4.2. Data Description
The present study employs data obtained from a Longyuan wind farm, which was collected during the period spanning from October to December of 2024. The data includes the power output, measured at 15 min intervals, with 96 sampling points per day. The dataset is divided into a training set and a testing set, with a ratio of 8:2. The primary objective of the study is to forecast wind power production, focusing on the short term (one-step ahead). The model predicts the next 15 min interval using historical data. This is formulated as a regression problem where the features consist of the previous 24 h window of wind power and meteorological data, and the target output is the wind power at the subsequent 15 min timestep. The initial wind power data collection is shown in
Figure 7.
Figure 8 illustrates the feature-label mapping and the temporal relationship.

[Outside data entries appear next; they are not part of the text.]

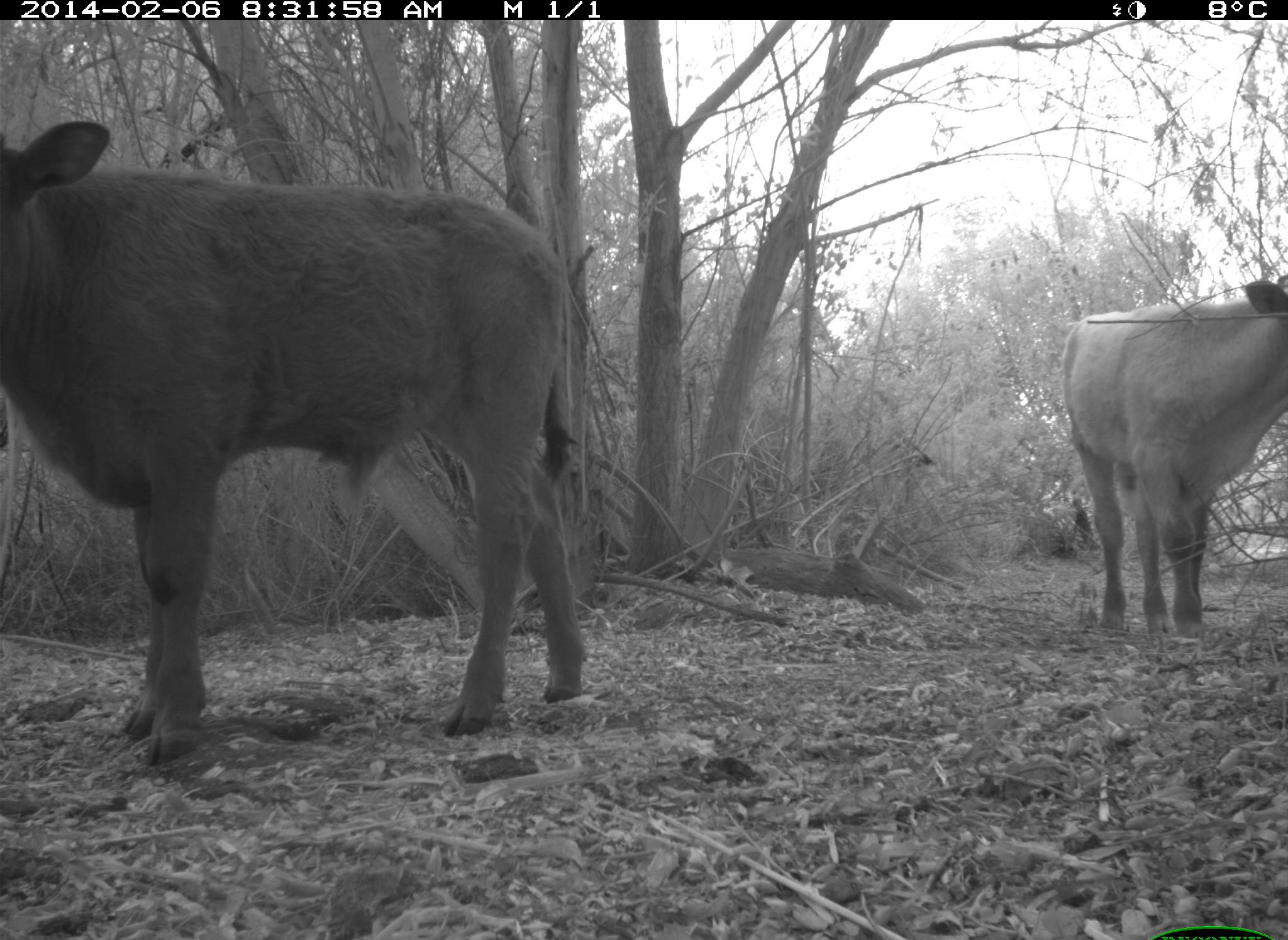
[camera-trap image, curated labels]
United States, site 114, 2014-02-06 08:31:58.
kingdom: Animalia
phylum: Chordata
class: Mammalia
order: Artiodactyla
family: Bovidae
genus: Bos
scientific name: Bos taurus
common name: cow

Figure 9 depicts the sliding window approach, which generates successive training samples. The training and testing datasets are split chronologically, ensuring that the training data comes before the test data. This prevents future information from leaking into the training phase, crucial for time series forecasting.
Figure 7 displays the raw wind power time series data collected from the Longyuan Wind Farm. The horizontal axis represents time (sampled at 15 min intervals), while the vertical axis shows the corresponding power output values (in kW or MW). The figure clearly illustrates the pronounced non-stationarity, volatility, and intermittency of wind power output, attributable to the random nature of meteorological factors such as wind speed and direction. This graph vividly reflects the characteristic properties of wind power data, highlighting the challenges of forecasting directly from the raw sequence. Consequently, it underscores the necessity of employing Variational Modal Decomposition (VMD) for signal preprocessing to reduce sequence complexity, as adopted in this paper.

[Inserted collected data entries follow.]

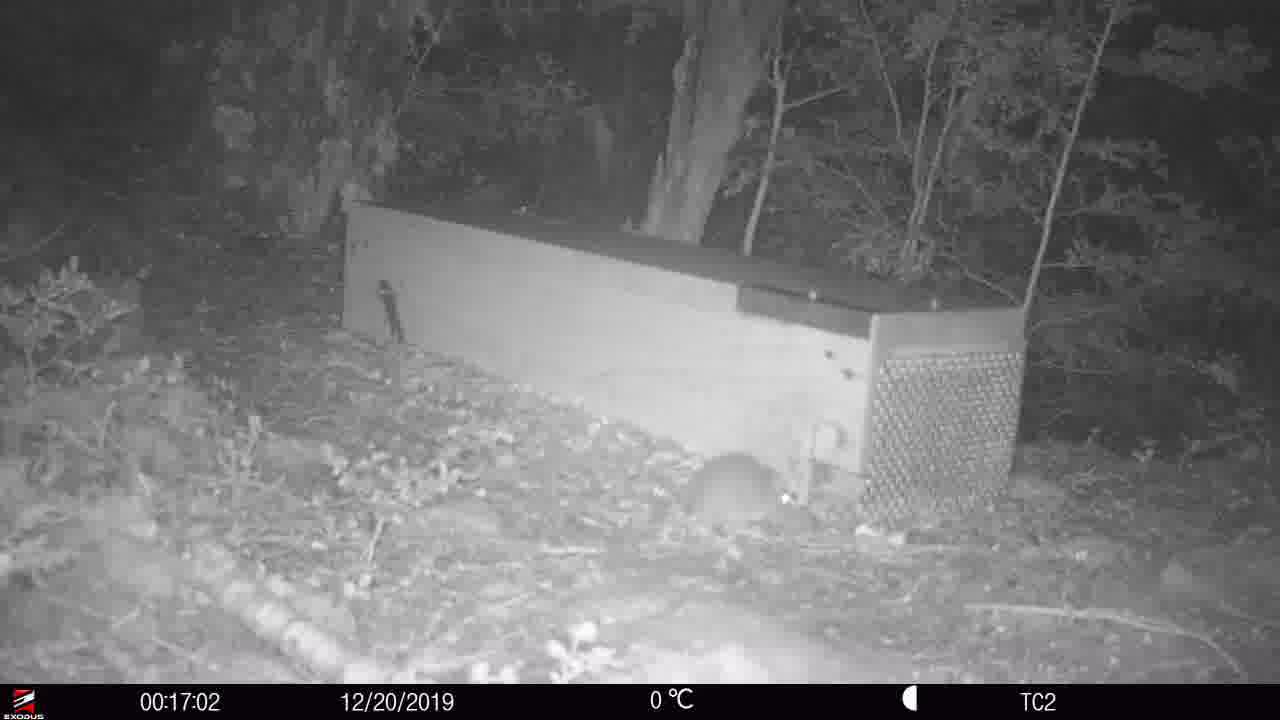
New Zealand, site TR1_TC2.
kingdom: Animalia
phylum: Chordata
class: Mammalia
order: Rodentia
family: Muridae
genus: Rattus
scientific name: Rattus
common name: rat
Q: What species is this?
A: Rat (Rattus).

Figure 8 clearly delineates the forecasting task of this study in the form of a sequence diagram. The diagram explicitly labels: Historical Window: A 24 h period (comprising 96 15 min sampling points), containing wind power output and associated meteorological characteristics within this timeframe. Forecasting Point: The next 15 min time point following the historical window (i.e., the 97th point), representing the target value to be predicted by the model. Timeline: Denoted by “t − 95” to “t” for the 96 consecutive time points within the historical window, and “t + 1” for the future time point to be forecasted. This diagram visually illustrates the single-step forward forecasting configuration described herein: utilizing past 24 h data to forecast future 15 min power output, thereby establishing the temporal correspondence between features (X) and labels (y).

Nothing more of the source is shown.